Mimarlığa dönecek olursak: Her bir gökdelen aşırı gösterişli komşularıyla büyük bir uyum yoksunluğuna sahip. Isogaki’nin şişmiş cam prizması açıklanamaz bi şekilde, komik küçük çelikten kürdanlarla “desteklenmekte”. Öte yandan Zaha bir başka kıvrılan kule tasarlamış fakat formunu mantıklı bir temele oturtamamış. (Gensler ve SOM’un yaptığı gibi helezonik bir çerçevesi yok)
Fakat Hadid’in burma eforu sarfedilmiş binası Libeskind tasarımlı kambur komşusuyla kıyaslandığında daha mantıklı gözüküyor.

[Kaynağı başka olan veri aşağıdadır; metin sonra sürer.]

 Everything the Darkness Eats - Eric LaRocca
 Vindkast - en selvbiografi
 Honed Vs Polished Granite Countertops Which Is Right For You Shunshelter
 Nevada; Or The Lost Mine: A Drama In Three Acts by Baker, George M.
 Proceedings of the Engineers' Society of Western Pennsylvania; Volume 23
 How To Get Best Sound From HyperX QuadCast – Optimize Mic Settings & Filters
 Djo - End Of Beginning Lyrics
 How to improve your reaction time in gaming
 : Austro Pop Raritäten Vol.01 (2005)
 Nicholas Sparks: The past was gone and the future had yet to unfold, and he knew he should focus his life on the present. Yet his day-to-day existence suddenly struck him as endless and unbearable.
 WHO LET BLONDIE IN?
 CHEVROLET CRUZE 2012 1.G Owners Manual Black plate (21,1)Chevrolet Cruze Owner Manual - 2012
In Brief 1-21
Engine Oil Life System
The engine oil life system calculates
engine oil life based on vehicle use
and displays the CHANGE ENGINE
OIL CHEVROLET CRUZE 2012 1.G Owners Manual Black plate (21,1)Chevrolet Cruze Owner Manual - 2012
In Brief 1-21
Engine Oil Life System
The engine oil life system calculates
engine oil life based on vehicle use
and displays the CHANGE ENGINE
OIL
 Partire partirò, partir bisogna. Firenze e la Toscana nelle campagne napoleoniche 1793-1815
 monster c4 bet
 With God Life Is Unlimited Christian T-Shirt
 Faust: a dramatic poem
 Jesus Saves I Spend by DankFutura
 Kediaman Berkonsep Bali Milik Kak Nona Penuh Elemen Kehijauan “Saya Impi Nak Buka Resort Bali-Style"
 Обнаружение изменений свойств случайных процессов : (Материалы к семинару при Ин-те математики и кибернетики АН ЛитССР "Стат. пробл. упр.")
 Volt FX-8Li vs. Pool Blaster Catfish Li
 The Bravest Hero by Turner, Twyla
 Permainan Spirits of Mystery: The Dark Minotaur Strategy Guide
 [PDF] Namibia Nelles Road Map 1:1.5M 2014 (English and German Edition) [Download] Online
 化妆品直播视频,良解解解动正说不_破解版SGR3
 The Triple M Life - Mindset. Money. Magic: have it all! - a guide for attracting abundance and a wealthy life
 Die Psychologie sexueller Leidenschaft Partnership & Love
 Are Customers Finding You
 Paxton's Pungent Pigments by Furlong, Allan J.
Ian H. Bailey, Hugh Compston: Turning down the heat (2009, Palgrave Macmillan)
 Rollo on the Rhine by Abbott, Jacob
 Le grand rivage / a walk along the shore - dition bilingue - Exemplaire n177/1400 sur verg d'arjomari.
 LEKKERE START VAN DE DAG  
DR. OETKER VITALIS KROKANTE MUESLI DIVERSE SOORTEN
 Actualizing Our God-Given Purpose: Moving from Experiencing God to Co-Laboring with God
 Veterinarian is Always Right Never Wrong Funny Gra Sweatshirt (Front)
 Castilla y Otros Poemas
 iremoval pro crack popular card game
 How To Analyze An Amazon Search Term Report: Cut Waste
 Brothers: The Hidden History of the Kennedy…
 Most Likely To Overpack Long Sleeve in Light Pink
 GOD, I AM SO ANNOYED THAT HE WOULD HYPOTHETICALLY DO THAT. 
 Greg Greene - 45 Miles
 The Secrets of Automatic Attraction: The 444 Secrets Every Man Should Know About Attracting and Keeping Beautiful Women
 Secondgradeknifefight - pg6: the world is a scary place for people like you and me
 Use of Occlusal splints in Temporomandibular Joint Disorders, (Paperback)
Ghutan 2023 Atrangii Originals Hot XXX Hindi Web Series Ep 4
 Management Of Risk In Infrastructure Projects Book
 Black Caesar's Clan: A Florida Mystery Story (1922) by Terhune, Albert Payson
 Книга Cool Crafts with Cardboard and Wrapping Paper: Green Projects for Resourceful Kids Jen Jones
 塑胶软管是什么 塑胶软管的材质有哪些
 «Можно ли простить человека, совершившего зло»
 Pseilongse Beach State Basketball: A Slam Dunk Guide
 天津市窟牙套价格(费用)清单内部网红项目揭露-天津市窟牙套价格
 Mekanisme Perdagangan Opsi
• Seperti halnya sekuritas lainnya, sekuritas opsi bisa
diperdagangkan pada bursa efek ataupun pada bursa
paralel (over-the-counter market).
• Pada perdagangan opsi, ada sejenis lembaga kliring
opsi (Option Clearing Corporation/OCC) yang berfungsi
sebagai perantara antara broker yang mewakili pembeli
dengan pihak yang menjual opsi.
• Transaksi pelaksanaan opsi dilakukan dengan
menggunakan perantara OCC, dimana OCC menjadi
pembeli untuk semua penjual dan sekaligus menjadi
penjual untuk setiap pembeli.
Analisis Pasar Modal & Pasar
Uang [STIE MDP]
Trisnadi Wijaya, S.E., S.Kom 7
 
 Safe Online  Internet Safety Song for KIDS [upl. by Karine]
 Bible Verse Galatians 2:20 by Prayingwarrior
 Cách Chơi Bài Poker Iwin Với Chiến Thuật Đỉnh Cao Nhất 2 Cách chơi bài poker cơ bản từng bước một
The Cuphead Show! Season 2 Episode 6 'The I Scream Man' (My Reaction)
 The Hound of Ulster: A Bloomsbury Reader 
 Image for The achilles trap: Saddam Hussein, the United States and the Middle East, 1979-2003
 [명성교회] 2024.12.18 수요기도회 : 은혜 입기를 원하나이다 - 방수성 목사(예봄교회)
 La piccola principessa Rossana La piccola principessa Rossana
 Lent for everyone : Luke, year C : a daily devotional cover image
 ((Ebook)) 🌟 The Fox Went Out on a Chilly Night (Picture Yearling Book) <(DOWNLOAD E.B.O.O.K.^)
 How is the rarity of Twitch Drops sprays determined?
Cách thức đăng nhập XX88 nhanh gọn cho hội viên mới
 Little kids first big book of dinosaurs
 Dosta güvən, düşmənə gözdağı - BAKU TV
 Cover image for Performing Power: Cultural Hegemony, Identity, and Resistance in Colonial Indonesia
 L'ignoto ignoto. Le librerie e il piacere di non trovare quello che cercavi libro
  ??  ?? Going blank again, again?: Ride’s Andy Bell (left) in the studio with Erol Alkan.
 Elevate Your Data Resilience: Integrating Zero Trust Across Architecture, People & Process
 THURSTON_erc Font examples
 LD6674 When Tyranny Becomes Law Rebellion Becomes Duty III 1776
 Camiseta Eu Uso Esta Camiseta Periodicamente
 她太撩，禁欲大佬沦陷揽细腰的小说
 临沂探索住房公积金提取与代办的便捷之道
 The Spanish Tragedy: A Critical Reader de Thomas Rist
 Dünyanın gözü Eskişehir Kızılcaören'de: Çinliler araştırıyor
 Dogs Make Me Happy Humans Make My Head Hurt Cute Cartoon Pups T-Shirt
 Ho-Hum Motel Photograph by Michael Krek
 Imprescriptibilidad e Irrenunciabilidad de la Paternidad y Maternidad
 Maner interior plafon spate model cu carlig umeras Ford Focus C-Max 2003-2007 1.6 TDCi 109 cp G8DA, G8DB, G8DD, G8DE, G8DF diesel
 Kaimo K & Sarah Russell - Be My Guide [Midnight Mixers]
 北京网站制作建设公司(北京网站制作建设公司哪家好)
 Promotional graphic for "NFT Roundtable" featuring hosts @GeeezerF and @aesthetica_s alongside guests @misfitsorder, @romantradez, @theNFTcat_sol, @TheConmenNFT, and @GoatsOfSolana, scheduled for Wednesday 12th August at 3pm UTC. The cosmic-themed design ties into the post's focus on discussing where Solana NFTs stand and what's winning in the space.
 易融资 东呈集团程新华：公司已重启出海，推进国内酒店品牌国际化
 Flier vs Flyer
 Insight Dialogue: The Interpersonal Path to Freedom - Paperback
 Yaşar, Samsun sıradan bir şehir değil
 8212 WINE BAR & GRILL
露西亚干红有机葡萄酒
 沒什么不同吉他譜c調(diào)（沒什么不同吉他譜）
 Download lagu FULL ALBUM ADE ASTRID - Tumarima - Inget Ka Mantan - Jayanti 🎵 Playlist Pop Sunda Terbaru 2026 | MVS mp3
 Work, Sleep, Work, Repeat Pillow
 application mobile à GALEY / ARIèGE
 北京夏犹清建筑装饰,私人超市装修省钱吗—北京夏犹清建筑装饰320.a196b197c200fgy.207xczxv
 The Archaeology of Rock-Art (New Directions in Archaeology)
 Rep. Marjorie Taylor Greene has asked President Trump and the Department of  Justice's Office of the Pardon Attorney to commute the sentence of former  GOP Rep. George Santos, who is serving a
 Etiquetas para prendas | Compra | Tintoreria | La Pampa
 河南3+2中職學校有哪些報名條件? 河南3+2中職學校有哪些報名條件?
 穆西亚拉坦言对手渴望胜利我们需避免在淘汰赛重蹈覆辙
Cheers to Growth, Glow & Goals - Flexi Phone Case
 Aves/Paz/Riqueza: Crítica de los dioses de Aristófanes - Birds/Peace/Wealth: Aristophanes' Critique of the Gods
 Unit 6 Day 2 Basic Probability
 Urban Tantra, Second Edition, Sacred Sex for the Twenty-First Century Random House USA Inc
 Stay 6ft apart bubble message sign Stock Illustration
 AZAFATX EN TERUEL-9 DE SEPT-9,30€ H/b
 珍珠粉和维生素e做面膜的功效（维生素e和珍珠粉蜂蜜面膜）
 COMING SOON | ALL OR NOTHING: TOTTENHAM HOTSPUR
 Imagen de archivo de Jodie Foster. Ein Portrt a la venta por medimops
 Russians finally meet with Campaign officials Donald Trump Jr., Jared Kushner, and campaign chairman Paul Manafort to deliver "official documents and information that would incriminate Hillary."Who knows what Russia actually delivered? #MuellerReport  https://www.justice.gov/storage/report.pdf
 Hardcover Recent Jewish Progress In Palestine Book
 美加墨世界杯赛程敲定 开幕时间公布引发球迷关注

Libeskind “The Libeskind”i Piazza Tre Torri’yi çevreleyen bir “ideal küre” olarak tasavvur etmiş fakat sonuç gösterişçiliğin garip ve dengesiz bir şekilde vücut bulması olmuş. Binanın gerilen sırtı, estetik olmayan, üzerinde gelişigüzel pencere yarıkları açılmış bir kolonla bölünüyor. Bu jestlerin aynılarını Royal Ontario Museum’un ekinde görebildiğimiz gibi Berlin’deki Jewish Museum’da da görebiliyoruz. Açıkça, Libeskind bu markalaşmış tarzını binanın fonksiyonu ne olursa olsun kullanabileceğini düşünüyor.
Bir üçlü olarak bakınca, bölgenin silüeti görenlerin gözlerini yoruyor: Her kule diğeriyle çatışıyor ve yarattıkları kompozisyon İtalya’nın zengin mimari karakteriyle hiçbir şekilde eklemlenmiyor.
Dahası, bu kompleks nihayetinde şanslı bir azınlık grubun ihtiyaçlarını karşılayacak fakat bulundukları ülke hala ekonomik problemlerle boğuşuyor olacak. Öyle ki, sanırsınız üç elebaşı buraya gelip sosyo-ekonomik duruma, Milano’nun kültürel tarihine veya birbirlerinin tasarlayacağı komşu binalara bile bakmadan tasarım yapmanın keyifli olacağını düşünmüşler… Sonuç da, stilin gerçekliği aştığı tasarımların üzücü örneklerinden biri olmuş, hatta stil bile bu durumda çuvallamış.
Uzun vadede, gerçek şudur:
İşverenler, büyük mimari markaların yatırımlarına en büyük karşılığı getireceği hayaline kapılmaya devam ederlerse, bu moda böyle yürür gider.
1 Yorum
“Kapitalist…sistem..” denilince günümüzün ” moda” cevabı. ‘gene eski jargon’ oluyor çoğunlukla. Ama bazı şeyler eskimiyor. Kapitalizm ( ya da küreselleşme)ille de şapkadan tavşan çıkartmaya zorluyor mimarları ama her zaman tavşan olmuyor böyle ” kaka” larda çıkıyor. ( Bu arada italyan avan-gard sanatcının konservelenmiş kişisel kakasının her kutusu ayrıca çok kıymetli, En son MOMA epeyi bir kutu satın aldı. Müze müdürü ” kazançlı çıktık” dedi.) Neyi nasıl yorumladığınıza göre değişiyor bu post modern alem. Ama ne olursa olsun ” kral çıplak” sözü önemli.